2.00000000		40000000
100.000000		42C80000
0.33333334		3EAAAAAB
3.14159274		40490FDB

Notice how the small values start with a 3. A floating point number has the first bit being the sign, the next eights bit being the exponent, and the following 23 bits being the fractional part. Since numbers in the same range tend to have similar exponents, you can often recognize a group of floating point numbers of similar magnitude.

In games, a very common range for floating point values is from -1.0 to +1.0. These numbers are used extensively in unit vectors, transformation matrices, UV coordinates and scaling factors. Numbers in this range usually start with a 3 (for positive numbers), or a B (for negative numbers).

If you suspect it is a floating point number, you can then sometimes tell if it is an original (hard wired in the code) value, or a value arrived at by calculation. Consider the numbers above. The values 1.0, 2.0, 0.5, 100.0 all have trailing zeros in their hex representation. The value 3.3333334 also a sequence of AAAAAA in it.

By contrast, the less rational number 3.14159274 has what seems to be a random string of hex digits. We can see the degree of entropy in the hex number matches that in the floating point number.

So, a floating point number that has been the subject of some computations is much more likely to have random looking hex digits. Hence, uou can tell if you are looking for code more like from an update function:

p->m_speed = sqrtf(p->m_speed*p_m_speed - 2.0 * g * h);

or from an initialization function

p->m_speed = 2.5f;

Small Integers

Small integers (in the range 0 to 10000) are usually counters or enums. If you see the value incrementing or decrementing evenly, then that indicates a counter.

If you see it oscillate between a few fixed values, then it is probably some kind of state variable.

Does this small integer seem to match anything in the game at the time of corruption? Some possibilities:

Score
Health
Lives
Level number
Weapon number
Button Pressed

Try to find some correlation between what is going on the game, and the value of corruption.

Large Integers

As numbers get larger, the number of uses for them decrease. It’s unlikely that you will be managing groups of over 100,000 items. If you have a large integers that look like thye are counting, then you should consider what it might be counting.

**Given information:**
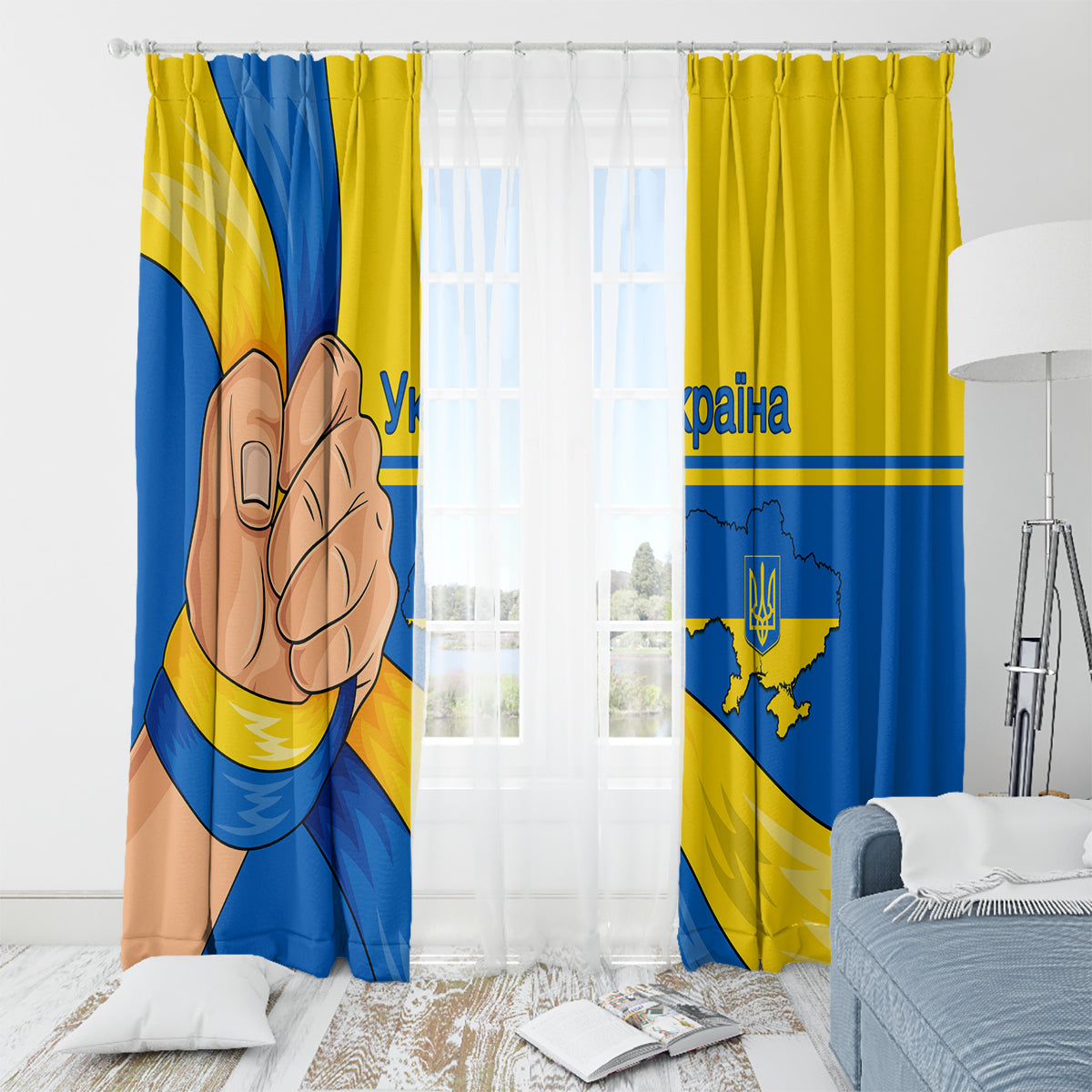 Blue and yellow window curtain panels with trident emblem and Ukraine map graphic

**Brief:** Continue the text above about identifying what kind of value a corrupted memory location holds, starting right after its last sentence.

**Solved exercise:**
Consider then if it might actually be a pointer, or a code address, and not an integer value at all.

Negative Integers

Example:

FFFFF3A2 of A2 F3 FF FF

Negative integers start with ‘F’s rather than ‘0’s.

Integers are generally used for counting things. If you have a negative integer, then that greatly narrows down the range of things it might be used for.

Some code uses the negative form of an integer as a single kind of flag to change the behavior of the code, avoiding the need to have an additional flag.

Negative numbers are also sometimes used as error codes. Some functions take a pointer as a parameter, and then return the error code in the location pointed to by the pointer. If the pointer is incorrect, that will lead to memory corruption with a negative number.

Magic Hex Numbers

Example

DEADBEEF or EF BE AD DE

A magic hex number in the context of debugging is a hex value that has been specifically chosen by the programmer to be visible in the debugger.

The numbers are also chosen so that using it inadvertently will maximize the chances of that use causing an error, and hence alerting the programmer to the illegal usage.

The most common use is in initializing a block of memory to certain values both when it is allocated and when it is freed. This both makes the block visible in the debugger (in the memory window), and also fills it with values that the programmer should notice if they are used either before the memory has been initialized correctly, or if the memory continues to be used after it has been freed.

Common Magic Hex Numbers are:

CCCCCCCC
CDCDCDCD
DEADBEEF
DEADDEAD
DDDDDDDD
FDFDFDFD

Use of magic numbers varies by platform. Often developers use their own magic numbers, and they tend to prefer those that can be read aloud, such as DEADBEEF.

Magic ASCII

Example:

474E5089 or 89 50 4E 47 or ”°PNG

Frequently asset files are identified by a four byte (partially) ASCII string that indicates the file type in some human readable way. It’s quite unlikely that this will find its way into a single word corruption, but it’s worth looking in the ASCII column in the memory window, just to check if this is the case, since if you recognize this, it should hopefully point you directly at the culprit.

Pointers

Example

00434150 or 50 41 43 00

Your program usually occupies a relatively small amount of the available four gigabyte address range of a 32-bit pointer. Hence, pointers usually fall within a recognizable range.

Under Win32, your executable starts at address 00400000 (4MB from the start of it’s virtual address space) so function pointers, and pointers to static data will often start with 004 (and 005, 006 etc as your program increases in size).

On the PS2, your executable start at 00100000 (1MB), so pointers will start with 001, 002, etc.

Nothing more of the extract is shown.